:: TASK DIRECTIONS ::
Omit each picture as you copy the entries exactly.

Extracted records:

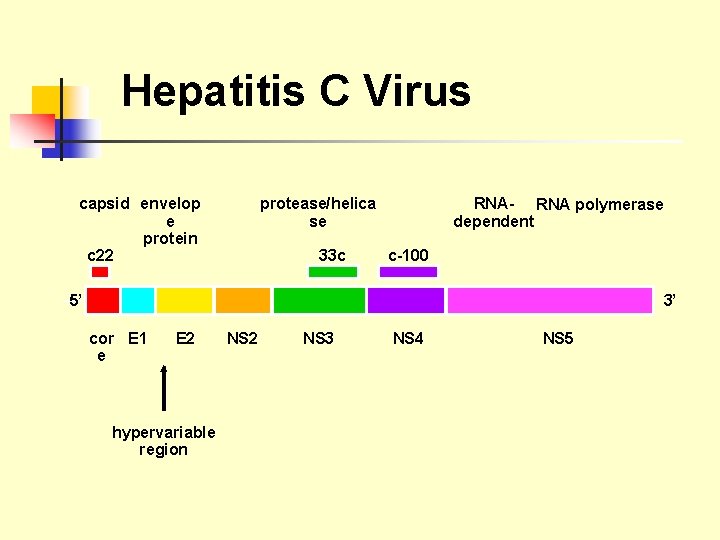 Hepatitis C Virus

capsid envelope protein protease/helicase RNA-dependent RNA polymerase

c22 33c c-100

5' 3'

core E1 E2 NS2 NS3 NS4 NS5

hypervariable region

:: YOUR RESPONSE ::
 Hepatitis C Virus

capsid envelope protein protease/helicase RNA-dependent RNA polymerase

c22 33c c-100

5' 3'

core E1 E2 NS2 NS3 NS4 NS5

hypervariable region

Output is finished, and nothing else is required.